*Stored data entries:*

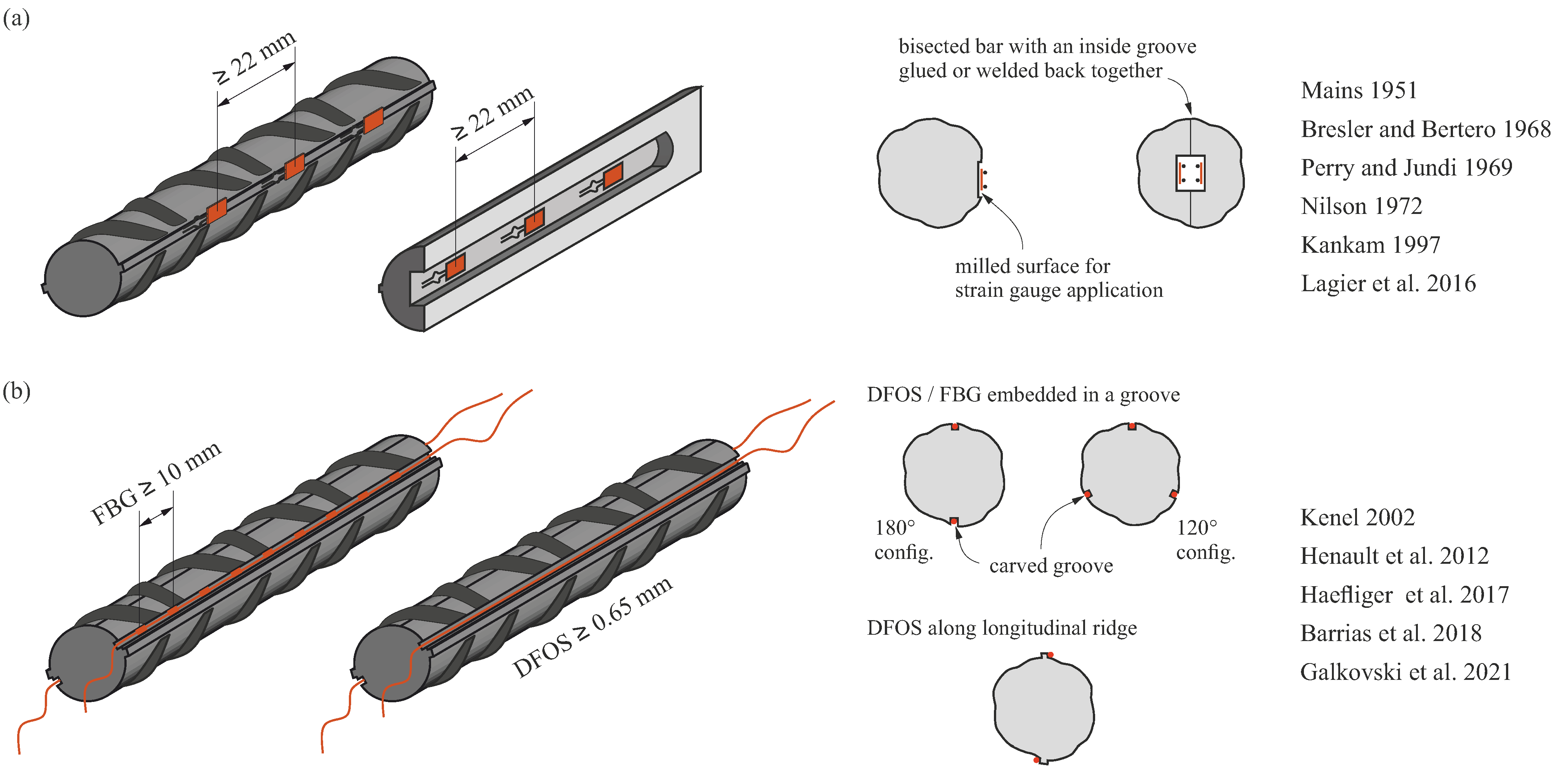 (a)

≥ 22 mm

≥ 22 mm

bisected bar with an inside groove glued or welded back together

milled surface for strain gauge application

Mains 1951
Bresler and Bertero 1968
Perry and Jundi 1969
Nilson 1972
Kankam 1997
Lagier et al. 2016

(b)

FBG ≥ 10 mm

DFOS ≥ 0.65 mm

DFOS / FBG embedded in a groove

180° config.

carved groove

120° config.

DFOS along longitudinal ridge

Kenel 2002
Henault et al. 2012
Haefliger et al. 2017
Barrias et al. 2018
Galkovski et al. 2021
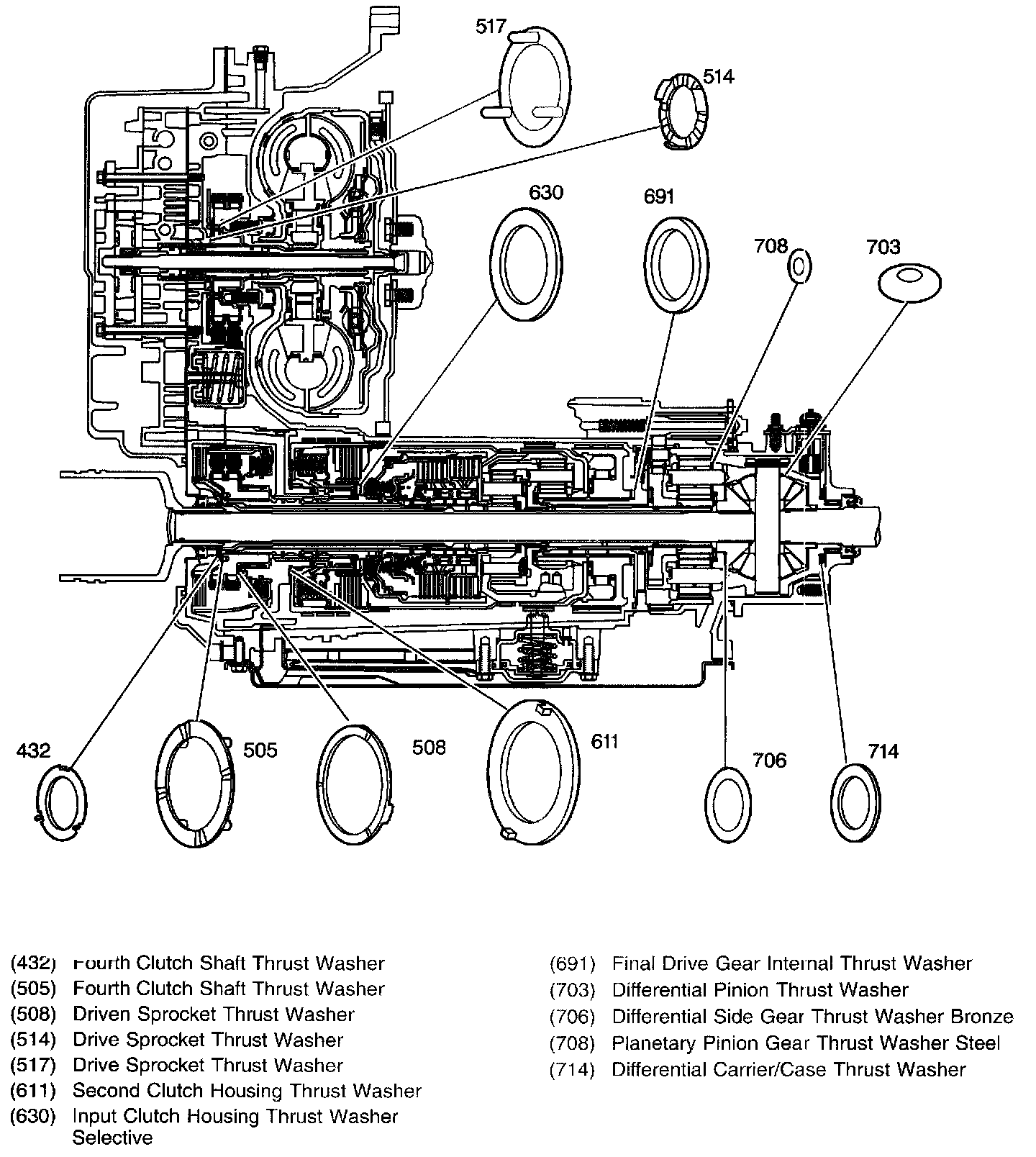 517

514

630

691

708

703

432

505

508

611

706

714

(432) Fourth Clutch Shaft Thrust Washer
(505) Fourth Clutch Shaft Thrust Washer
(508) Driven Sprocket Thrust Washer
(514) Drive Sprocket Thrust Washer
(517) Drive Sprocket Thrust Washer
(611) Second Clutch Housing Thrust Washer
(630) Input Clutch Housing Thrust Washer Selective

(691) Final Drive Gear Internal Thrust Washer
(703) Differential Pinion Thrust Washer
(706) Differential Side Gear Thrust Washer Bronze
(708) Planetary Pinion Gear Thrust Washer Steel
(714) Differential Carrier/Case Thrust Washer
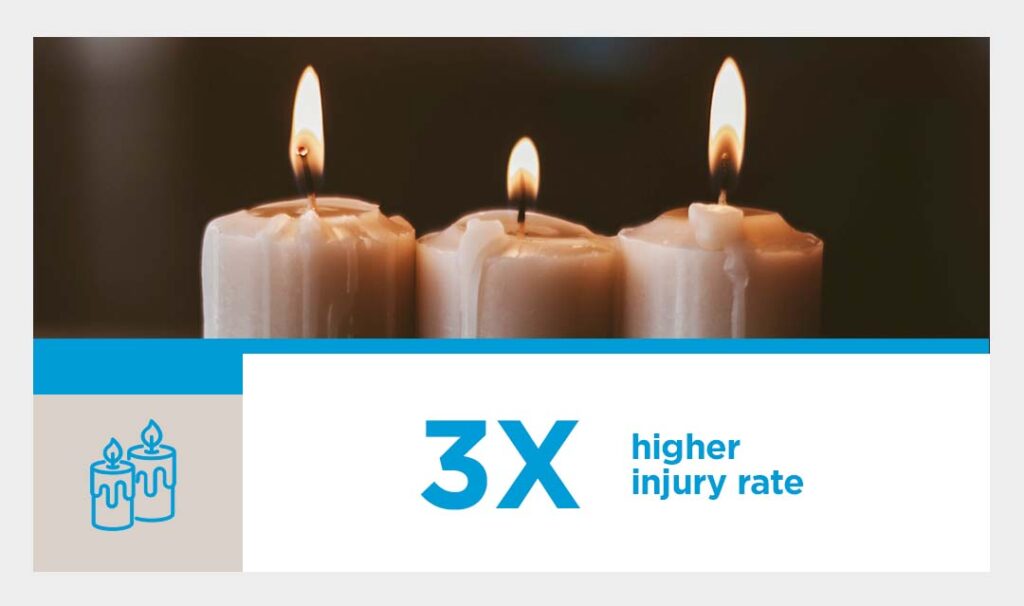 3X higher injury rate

*Work order:* Print the records verbatim, without pictures.

*Result below:*
 (a)

≥ 22 mm

≥ 22 mm

bisected bar with an inside groove glued or welded back together

milled surface for strain gauge application

Mains 1951
Bresler and Bertero 1968
Perry and Jundi 1969
Nilson 1972
Kankam 1997
Lagier et al. 2016

(b)

FBG ≥ 10 mm

DFOS ≥ 0.65 mm

DFOS / FBG embedded in a groove

180° config.

carved groove

120° config.

DFOS along longitudinal ridge

Kenel 2002
Henault et al. 2012
Haefliger et al. 2017
Barrias et al. 2018
Galkovski et al. 2021
 517

514

630

691

708

703

432

505

508

611

706

714

(432) Fourth Clutch Shaft Thrust Washer
(505) Fourth Clutch Shaft Thrust Washer
(508) Driven Sprocket Thrust Washer
(514) Drive Sprocket Thrust Washer
(517) Drive Sprocket Thrust Washer
(611) Second Clutch Housing Thrust Washer
(630) Input Clutch Housing Thrust Washer Selective

(691) Final Drive Gear Internal Thrust Washer
(703) Differential Pinion Thrust Washer
(706) Differential Side Gear Thrust Washer Bronze
(708) Planetary Pinion Gear Thrust Washer Steel
(714) Differential Carrier/Case Thrust Washer
 3X higher injury rate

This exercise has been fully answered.